━━ PAGE TEXT ━━
← Back to context

Comment by libraryofbabel

3 days ago

I am saying this probably is "silly behavior by a government" and it is a milestone that points towards what the future may look like. Why can't it be both?

It's easy to wave this aside as the current administration playing political games. But I don't think there is any reason to assume that the current era of open availability of models is going to continue indefinitely. Do you think that Chinese labs will continue to release open models forever, even why they get to the level that Mythos is at now, and beyond? And do you think that a competent US government would have no interest in regulating and restricting model access in 2 years time, assuming that model capabilities continue to improve? I think we bias towards thinking the status quo is the norm and will continue, but this news invites us to question that assumption and think about different ways the future could go.

> Do you think that Chinese labs will continue to release open models forever

Yes.

I think the Chinese government either already has, or will soon, grasp that if they train the models that people use they dictate what people believe (at least around the margins where that's malleable), and they will happily throw resources at that.

And simultaneously that the only way they can actually get everyone to use their models is if it's possible for us to run them on our own hardware.

(This isn't exactly a utopian view of the future)

  • This is going to age very poorly when the best Chinese labs ALREADY just started not open sourcing their models.

    Qwen 3.7 is not open source; previous Qwen versions would have open source releases, but Qwen 3.7 plus does not. The second best Chinese model, Minimax M3, is testing the waters by taking longer and longer between “model release” and open sourcing it. This time, they spent 2 weeks after release before open sourcing it. There’s also a lot of rumors of GLM and Deepseek not open sourcing future models.

    It’s pretty obvious that you cannot take Chinese models as open source for granted, they’ll be closed source soon.

    • If we're measuring progress in hours and days then yes. But if we're measuring progress in months then OSS models are doing fine. You can get a state-of-the art performance in an open model if you pretend it is January 2026 instead of June.

      There is no evidence here that the cutting edge labs have any durable advantage. Extrapolating current trends it seems likely that even the Europeans will be capable of meeting any given performance measure with enough time. In fact the evidence suggests that the capital required to run the models is where a moat will develop. Knowing the weights won't help much.

    • The best chinese models are deepseek (general purpose) and glm (coding) and they are both open weight and share lots of their tooling.

      There are lots of AI companies and it doesn’t seem that they all have the same funding fountain or share monetization goals. I wouldn’t read much into what each one of them is doing.

      9 replies →

    • The main reason the Chinese labs are releasing models as open weights is because they don't have the compute necessary to provide all of the inference. For the US frontier models something like 80-90% of the lifetime compute required for the model is inference rather than training. China wants to shepherd as much of their limited compute as possible towards training to keep up in the race.

      25 replies →

  • The US administration restricting the use of US-trained models is one of the best gifts it could make to the Chinese LLM producers, and to the PRC government.

    • This entire administration is a gift to everybody but the US. It’s either in service of Russia, China or whoever is willing to pay Trump the most.

      11 replies →

  • There's also the Meta motivation, that even if you don't get the control you would like from releasing a model, it may still be worth it to at least deny others that control. I'm sure that matters even more to China vs. the US than it mattered to Facebook vs. Google.
━━━
━━ DATA SUPPLIED ━━
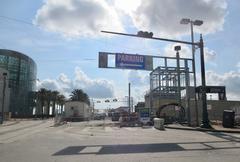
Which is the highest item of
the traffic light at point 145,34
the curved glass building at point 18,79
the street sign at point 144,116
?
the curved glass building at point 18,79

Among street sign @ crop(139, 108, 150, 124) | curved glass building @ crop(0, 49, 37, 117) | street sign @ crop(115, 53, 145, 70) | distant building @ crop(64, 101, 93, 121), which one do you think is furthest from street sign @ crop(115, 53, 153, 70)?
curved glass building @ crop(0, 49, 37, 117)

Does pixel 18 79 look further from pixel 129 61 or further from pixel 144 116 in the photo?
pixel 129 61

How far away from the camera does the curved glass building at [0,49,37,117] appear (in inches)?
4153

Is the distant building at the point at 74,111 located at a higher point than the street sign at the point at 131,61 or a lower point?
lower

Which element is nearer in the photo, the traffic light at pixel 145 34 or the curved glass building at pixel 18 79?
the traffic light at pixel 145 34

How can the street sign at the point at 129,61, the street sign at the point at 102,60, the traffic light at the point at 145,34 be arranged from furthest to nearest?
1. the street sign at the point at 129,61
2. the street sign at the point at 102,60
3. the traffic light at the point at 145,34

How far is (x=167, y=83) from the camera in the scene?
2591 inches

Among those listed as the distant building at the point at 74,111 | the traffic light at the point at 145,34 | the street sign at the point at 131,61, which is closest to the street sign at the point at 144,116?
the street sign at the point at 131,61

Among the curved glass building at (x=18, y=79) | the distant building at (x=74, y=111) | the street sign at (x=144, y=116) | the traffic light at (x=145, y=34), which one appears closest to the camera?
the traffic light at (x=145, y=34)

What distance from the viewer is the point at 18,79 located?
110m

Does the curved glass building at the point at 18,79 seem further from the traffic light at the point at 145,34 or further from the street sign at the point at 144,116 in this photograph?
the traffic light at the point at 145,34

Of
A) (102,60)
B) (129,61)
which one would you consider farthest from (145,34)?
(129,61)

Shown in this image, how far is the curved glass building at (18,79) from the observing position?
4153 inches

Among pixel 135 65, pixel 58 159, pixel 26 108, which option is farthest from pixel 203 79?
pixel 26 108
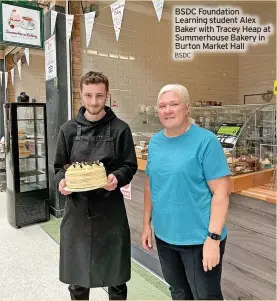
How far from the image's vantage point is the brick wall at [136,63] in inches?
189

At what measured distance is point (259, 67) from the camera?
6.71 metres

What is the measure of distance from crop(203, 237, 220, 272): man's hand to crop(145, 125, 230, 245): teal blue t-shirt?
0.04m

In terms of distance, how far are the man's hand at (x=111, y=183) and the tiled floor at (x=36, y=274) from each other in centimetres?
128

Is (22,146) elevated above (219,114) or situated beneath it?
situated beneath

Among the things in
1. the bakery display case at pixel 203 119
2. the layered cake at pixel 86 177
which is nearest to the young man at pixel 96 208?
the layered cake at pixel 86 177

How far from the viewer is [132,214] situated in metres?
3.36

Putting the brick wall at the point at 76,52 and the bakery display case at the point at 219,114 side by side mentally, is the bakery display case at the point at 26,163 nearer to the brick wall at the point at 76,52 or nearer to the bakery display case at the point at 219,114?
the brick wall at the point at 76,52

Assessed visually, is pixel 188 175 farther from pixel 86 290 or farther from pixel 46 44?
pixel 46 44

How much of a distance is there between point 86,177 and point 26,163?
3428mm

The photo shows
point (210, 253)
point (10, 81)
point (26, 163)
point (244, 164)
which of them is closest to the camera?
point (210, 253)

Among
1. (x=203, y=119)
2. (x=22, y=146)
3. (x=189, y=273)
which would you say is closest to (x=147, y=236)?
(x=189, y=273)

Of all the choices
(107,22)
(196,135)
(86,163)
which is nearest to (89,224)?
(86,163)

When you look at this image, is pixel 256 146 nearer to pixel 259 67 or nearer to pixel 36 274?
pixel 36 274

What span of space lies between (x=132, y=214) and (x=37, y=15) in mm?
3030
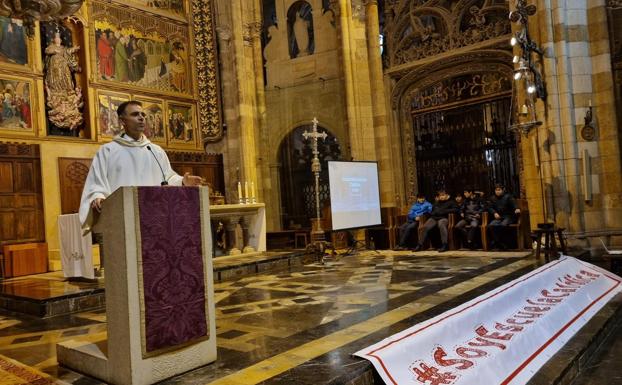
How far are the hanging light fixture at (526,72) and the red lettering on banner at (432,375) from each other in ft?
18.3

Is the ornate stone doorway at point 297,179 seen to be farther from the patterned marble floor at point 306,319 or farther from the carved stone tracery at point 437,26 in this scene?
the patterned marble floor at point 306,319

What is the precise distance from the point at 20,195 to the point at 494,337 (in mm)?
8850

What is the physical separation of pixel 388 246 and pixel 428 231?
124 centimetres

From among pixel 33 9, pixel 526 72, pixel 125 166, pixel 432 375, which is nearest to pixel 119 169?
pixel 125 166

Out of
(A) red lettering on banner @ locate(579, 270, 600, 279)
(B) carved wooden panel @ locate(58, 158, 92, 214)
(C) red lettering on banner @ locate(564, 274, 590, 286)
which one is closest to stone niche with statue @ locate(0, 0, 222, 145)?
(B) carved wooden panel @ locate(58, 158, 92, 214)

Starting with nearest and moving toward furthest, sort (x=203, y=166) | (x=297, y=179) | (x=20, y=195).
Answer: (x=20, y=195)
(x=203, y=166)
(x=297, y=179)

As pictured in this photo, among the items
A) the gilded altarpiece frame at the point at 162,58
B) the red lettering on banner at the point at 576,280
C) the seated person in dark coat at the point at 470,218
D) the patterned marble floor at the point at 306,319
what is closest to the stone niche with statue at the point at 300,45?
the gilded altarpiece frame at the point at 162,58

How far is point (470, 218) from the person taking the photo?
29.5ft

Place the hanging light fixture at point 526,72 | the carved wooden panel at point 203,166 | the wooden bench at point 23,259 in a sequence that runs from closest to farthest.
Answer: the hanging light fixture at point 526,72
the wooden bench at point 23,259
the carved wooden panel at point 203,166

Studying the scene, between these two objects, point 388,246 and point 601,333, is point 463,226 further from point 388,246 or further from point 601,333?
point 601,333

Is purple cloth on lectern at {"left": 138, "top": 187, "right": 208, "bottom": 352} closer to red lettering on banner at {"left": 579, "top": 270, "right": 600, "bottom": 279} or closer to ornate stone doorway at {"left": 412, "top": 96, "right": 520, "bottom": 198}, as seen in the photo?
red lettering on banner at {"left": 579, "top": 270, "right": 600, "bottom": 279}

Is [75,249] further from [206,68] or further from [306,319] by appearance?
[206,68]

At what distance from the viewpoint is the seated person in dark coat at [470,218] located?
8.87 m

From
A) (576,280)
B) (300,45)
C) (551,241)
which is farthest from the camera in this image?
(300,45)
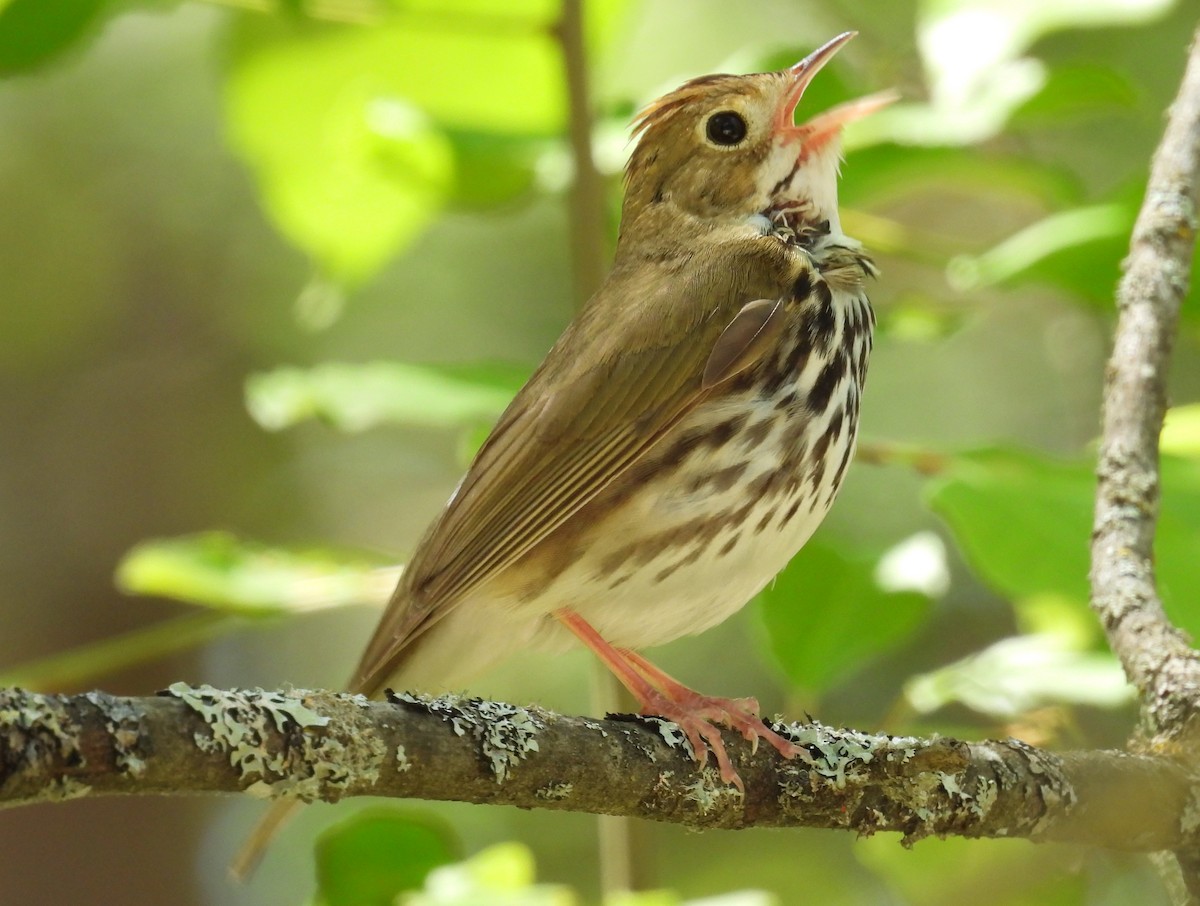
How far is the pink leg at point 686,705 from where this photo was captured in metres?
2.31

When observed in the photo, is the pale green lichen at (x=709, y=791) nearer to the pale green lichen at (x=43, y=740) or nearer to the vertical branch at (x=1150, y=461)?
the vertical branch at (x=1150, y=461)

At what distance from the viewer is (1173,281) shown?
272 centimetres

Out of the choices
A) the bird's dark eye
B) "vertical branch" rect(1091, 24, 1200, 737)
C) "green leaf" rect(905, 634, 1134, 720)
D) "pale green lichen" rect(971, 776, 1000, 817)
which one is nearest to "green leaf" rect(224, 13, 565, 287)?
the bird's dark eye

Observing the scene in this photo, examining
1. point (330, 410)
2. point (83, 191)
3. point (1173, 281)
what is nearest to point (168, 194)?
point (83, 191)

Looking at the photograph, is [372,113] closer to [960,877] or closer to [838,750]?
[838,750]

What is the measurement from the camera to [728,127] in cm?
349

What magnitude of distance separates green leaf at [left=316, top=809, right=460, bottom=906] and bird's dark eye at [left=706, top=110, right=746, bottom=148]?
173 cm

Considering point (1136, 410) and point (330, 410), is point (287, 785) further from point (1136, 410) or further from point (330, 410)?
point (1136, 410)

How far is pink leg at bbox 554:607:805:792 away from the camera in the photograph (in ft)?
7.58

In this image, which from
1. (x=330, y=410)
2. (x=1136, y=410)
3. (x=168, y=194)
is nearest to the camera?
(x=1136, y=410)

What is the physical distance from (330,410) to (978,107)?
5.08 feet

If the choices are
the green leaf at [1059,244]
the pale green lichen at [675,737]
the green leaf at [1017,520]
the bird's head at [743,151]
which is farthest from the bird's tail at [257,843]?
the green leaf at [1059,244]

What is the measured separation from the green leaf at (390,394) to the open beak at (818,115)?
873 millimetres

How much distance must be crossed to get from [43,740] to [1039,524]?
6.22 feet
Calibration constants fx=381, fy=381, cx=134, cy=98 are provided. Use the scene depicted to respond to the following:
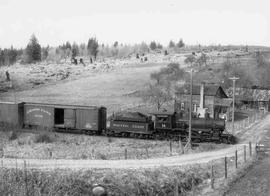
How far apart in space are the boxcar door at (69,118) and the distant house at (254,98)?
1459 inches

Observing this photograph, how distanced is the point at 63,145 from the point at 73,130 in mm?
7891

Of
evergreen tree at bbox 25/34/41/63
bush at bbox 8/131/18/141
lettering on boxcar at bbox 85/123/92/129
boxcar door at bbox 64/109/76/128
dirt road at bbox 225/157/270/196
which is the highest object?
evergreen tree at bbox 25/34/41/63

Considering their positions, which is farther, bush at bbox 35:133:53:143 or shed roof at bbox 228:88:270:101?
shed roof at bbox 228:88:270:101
━━━
__WORK INSTRUCTIONS__:
(1) In the forum thread on open AI models, how long after its release did Minimax wait before open-sourcing M3?
(2) Carry on the forum thread on open AI models from its last comment.
These lines have no role here.

__EXERCISE RESULTS__:
(1) Two weeks.

(2)
  • There is no moat in the model and by making the them open, it’s hard for one to be established when the free models are “good enough”.

    OpenAI and Anthropic are both hamstrung by this. Anthropic does have the better chance of surviving.

  • You don’t need the cutting edge to influence people’s opinion. “Export LLMs” to the rescue.

  • > I think the Chinese government either already has, or will soon, grasp that if they train the models that people use they dictate what people believe (at least around the margins where that's malleable), and they will happily throw resources at that.

    that doesn't require the model to be SOTA, it can be just a compact model capable of running on some inexpensive hardware. that is vastly different from SOTA models like Mythos which can potentially disrupt lots of things.

    • Of course it requires SOTA, people will always choose better models over some compact thing that is obviously more limited. You can't control the truth with models nobody wants to use.

      7 replies →

  • > > Do you think that Chinese labs will continue to release open models forever

    > Yes.

    holy shit the naivete of HN nowadays.

> Why can't it be both?

Is the government going to fund all further development? Hard to imagine investors continuing to throw billions at products they aren't allowed to sell.

  • Why wouldn't they? They see this technology as a military asset now.

    • Honestly, with the caliber of people who currently comprise the US administration; leaving the whole thing to Openclaw and some new fancy model might not be the worst idea.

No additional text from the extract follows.